Euripides had united two tendencies: on the one hand he had moved towards freedom in metre, realism in character-drawing, variety and adventure in the realm of plot; on the other he had strongly maintained the formal and musical character of the old Dionysiac ritual, making full use of such conventions as the Prologue, the Epiphany, the traditional tragic diction, and above all the Chorus. The New Comedy dropped the chorus, brought the diction close to real life, broke up the stiff forms and revelled in romance, variety, and adventure. Its characters ceased to be legendary Kings and Queens; they became fictional characters from ordinary city life.

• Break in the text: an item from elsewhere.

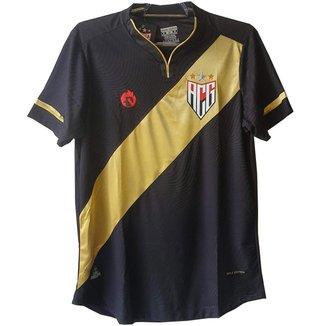 Camisa Atlético Clube Goianiense Gold Edition 2021 Dragão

The Iphigenîa in Aulis shows an unfinished Euripidean tragedy, much in the manner of the Orestes, completed by a man of some genius whose true ideals were those of modernity and the New Comedy. Two openings of the play are preserved. One is the old stiff Euripidean prologue; the other a fine and vigorous scene of lyric dialogue, which must have suited the taste of the time far better, just as it suits our own. We have early in the play a Messenger; but instead of his entrance being formally prepared and announced in the Euripidean manner, he bursts on to the stage interrupting a speaker in the middle of a verse and the middle of a sentence. There are also peculiarities of metre, such as the elision of -ai, which are unheard of in tragic dialogue but regular in the more conversational style of the New Comedy.